TASK DETAILS: Only lines containing "Zealand" are wanted from the data below. Copy those lines.

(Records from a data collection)
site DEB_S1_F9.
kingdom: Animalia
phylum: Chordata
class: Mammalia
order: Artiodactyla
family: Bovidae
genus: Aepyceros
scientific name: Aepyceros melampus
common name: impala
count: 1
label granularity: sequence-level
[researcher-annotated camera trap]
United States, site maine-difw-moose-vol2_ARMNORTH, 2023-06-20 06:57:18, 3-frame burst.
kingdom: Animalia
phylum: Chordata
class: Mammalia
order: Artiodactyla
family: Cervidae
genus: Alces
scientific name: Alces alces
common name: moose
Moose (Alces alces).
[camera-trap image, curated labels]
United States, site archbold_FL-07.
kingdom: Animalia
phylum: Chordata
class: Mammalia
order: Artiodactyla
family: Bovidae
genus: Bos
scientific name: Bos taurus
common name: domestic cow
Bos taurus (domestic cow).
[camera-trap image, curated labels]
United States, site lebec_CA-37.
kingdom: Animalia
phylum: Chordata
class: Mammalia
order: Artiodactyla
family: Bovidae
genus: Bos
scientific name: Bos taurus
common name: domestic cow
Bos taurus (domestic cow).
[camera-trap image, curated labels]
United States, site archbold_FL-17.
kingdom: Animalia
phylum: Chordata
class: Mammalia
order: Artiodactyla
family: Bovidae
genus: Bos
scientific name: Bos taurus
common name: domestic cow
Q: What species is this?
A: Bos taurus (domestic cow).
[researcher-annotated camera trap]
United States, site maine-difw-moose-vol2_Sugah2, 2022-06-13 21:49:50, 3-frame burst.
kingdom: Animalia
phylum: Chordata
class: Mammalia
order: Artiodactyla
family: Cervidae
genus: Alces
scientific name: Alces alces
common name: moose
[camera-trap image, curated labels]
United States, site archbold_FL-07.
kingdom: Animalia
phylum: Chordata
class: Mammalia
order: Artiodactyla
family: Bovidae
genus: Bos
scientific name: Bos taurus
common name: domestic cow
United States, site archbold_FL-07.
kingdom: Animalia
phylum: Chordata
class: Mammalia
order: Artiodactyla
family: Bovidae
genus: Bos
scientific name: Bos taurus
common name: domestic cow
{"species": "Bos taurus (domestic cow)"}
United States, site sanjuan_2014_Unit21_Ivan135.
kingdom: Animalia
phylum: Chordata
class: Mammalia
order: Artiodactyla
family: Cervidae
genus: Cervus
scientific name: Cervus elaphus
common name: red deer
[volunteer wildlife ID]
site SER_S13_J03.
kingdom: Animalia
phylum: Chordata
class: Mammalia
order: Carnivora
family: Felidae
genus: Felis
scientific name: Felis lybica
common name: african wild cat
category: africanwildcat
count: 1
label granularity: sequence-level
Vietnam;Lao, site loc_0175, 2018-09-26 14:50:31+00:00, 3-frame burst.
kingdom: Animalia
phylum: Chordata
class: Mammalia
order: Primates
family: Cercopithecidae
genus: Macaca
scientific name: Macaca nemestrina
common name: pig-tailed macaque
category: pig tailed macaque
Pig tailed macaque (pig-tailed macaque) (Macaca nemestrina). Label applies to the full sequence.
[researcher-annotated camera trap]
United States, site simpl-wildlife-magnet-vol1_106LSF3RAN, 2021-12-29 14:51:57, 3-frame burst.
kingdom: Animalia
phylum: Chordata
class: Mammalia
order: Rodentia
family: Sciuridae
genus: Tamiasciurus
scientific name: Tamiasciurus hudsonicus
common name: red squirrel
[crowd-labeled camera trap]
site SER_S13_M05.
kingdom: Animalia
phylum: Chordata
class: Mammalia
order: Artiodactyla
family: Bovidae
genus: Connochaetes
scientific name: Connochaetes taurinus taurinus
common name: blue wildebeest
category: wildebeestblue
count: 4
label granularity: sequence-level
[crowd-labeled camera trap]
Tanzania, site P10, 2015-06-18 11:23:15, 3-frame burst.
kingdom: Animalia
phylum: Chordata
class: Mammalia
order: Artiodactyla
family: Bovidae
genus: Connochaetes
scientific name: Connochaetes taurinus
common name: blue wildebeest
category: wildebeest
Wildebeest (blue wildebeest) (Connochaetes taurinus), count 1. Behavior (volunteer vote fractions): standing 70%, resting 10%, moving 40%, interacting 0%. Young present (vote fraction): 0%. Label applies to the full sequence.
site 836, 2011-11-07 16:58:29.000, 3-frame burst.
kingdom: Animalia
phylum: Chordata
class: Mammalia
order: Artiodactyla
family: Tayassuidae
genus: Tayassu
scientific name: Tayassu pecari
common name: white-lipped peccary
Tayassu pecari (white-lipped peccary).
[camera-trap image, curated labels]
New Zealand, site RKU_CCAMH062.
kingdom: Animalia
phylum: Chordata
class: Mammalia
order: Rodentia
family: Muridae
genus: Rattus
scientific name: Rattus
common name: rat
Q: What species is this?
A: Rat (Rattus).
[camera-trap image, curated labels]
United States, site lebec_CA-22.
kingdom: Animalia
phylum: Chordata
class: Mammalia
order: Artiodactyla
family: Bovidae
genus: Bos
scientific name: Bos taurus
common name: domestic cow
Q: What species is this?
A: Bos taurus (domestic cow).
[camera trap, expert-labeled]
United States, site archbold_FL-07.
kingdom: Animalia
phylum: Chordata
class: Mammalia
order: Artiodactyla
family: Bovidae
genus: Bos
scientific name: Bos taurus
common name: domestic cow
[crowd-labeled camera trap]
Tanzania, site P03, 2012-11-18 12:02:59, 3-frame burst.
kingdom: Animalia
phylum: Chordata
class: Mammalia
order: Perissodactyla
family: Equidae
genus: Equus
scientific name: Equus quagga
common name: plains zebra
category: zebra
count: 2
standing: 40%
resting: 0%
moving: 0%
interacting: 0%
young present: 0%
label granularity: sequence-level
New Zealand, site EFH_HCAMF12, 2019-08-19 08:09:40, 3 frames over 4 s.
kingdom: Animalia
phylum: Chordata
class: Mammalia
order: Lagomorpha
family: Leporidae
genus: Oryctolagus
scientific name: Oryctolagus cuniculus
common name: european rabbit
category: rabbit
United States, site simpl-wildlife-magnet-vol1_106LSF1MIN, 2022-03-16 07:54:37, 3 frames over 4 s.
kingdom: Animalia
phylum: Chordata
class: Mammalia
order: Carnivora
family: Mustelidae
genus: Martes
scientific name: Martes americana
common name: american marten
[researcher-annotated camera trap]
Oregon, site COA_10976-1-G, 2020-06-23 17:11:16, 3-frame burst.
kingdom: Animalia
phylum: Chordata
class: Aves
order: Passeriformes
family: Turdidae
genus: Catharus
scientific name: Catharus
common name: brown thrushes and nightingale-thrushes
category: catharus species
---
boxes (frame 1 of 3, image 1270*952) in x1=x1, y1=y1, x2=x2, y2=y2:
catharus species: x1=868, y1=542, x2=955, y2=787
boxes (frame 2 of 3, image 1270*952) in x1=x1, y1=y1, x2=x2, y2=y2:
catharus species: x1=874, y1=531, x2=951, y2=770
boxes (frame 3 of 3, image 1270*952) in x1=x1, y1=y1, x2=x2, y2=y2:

SOLVED PROBLEM:
New Zealand, site RKU_CCAMH062.
New Zealand, site EFH_HCAMF12, 2019-08-19 08:09:40, 3 frames over 4 s.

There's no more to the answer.